Emsal Mahkeme Kararı Ankara Bölge Adliye Mahkemesi 22. Hukuk Dairesi 2019/2031 E. 2022/465 K. 04.04.2022 T.

Görüntülediğiniz mahkeme kararı henüz kesinleşmemiştir. Yararlı olması amacıyla eklenmiştir.

T.C. ANKARA BÖLGE ADLİYE MAHKEMESİ BAM 22. HUKUK DAİRESİ

T.C.
A N K A R A
B Ö L G E A D L İ Y E M A H K E M E S İ
22. H U K U K D A İ R E S İ

….

T Ü R K M İ L L E T İ A D I N A
İ S T İ N A F K A R A R I


İNCELENEN KARARIN
MAHKEMESİ : ANKARA 8. ASLİYE TİCARET MAHKEMESİ
TARİHİ : 18/07/2019
ESAS-KARAR NO :….
KARAR TARİHİ : 04/04/2022
YAZILDIĞI TARİH : 05/05/2022

Taraflar arasında yukarıda bilgileri belirtilen kararın Dairemizce incelenmesi davalı vekili tarafından istenmiş, 6100 sayılı Hukuk Muhakemeleri Kanunu’nun 352. maddesi uyarınca, yapılan ön inceleme sonucu, istinaf dilekçesinin süresi içinde verildiği ve eksiklik bulunmadığı anlaşıldığından inceleme aşamasına geçilmiştir. İncelemenin dosya üzerinde yapılmasına karar verildi.

....

* Verilen Görev 1
Mahkeme kararı metninde "İNCELENEN KARARIN" sözcüklerini içeren yerle başlayıp "yapılmasına karar verildi." ile biten bölümü olduğu gibi yazın.
* Verilen Görev 2
Mahkeme kararı metninde "İNCELENEN KARARIN" başlığının altında, iki nokta üst üsteden önce yer alan alan adlarının tamamını sıralayın.

* Sağlanan Kayıtlar

....

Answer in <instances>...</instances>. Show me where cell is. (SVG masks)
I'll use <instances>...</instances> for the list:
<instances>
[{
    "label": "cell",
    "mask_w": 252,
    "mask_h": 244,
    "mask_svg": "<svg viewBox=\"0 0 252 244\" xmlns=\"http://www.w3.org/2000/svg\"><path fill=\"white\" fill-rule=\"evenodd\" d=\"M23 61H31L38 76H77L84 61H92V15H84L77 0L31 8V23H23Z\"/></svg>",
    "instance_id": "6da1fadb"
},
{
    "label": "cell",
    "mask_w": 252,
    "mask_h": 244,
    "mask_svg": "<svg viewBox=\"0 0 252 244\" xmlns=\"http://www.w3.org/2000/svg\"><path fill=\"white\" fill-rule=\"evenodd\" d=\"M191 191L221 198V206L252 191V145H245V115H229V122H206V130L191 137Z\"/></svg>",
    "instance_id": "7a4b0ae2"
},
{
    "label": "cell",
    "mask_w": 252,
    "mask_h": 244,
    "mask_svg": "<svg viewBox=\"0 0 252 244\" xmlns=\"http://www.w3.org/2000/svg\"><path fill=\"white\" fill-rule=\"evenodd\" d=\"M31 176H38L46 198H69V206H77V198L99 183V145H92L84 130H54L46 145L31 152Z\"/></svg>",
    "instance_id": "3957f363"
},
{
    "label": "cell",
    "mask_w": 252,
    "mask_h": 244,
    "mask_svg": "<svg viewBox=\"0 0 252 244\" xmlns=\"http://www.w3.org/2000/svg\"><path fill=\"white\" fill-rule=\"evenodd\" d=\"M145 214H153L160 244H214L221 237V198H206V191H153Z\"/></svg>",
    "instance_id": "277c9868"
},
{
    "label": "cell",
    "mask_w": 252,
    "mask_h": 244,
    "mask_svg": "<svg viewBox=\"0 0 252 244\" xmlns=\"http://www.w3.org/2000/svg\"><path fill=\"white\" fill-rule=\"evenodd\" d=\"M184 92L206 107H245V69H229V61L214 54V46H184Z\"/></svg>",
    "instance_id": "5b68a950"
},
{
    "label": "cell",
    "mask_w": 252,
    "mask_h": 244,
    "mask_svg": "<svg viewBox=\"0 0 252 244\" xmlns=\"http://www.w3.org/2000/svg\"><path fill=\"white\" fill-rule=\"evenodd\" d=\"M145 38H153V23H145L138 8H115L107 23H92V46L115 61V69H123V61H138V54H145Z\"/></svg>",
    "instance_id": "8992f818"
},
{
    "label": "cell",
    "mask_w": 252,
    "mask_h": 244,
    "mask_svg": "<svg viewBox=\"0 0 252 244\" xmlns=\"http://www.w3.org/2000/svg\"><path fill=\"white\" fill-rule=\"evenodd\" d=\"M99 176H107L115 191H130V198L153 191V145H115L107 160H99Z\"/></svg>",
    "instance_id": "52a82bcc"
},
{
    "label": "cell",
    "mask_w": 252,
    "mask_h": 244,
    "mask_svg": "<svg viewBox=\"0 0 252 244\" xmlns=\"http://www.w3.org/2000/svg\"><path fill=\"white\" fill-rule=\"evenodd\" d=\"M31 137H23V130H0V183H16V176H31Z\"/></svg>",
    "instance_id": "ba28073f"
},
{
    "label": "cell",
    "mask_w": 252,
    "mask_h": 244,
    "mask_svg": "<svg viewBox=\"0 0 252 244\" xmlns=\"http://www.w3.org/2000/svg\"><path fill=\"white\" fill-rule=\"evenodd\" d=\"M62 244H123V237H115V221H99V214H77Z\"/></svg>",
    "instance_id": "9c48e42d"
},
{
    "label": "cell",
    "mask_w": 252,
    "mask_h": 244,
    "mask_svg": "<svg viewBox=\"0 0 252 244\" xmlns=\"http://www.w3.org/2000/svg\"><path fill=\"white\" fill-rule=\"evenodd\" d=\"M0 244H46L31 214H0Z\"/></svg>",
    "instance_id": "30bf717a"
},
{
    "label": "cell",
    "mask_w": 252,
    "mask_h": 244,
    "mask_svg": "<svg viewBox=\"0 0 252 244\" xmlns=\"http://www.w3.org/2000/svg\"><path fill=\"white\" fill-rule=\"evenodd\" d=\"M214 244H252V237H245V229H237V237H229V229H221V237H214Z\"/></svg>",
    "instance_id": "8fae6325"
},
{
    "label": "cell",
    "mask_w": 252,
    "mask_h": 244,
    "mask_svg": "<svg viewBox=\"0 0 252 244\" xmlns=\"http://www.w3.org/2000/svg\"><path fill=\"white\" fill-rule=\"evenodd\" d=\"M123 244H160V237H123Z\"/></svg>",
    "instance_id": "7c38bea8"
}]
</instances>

....

* Doğru Yanıt 1
İNCELENEN KARARIN
MAHKEMESİ : ANKARA 8. ASLİYE TİCARET MAHKEMESİ
TARİHİ : 18/07/2019
ESAS-KARAR NO :….
KARAR TARİHİ : 04/04/2022
YAZILDIĞI TARİH : 05/05/2022

Taraflar arasında yukarıda bilgileri belirtilen kararın Dairemizce incelenmesi davalı vekili tarafından istenmiş, 6100 sayılı Hukuk Muhakemeleri Kanunu’nun 352. maddesi uyarınca, yapılan ön inceleme sonucu, istinaf dilekçesinin süresi içinde verildiği ve eksiklik bulunmadığı anlaşıldığından inceleme aşamasına geçilmiştir. İncelemenin dosya üzerinde yapılmasına karar verildi.

* Doğru Yanıt 2
MAHKEMESİ
TARİHİ
ESAS-KARAR NO
KARAR TARİHİ
YAZILDIĞI TARİH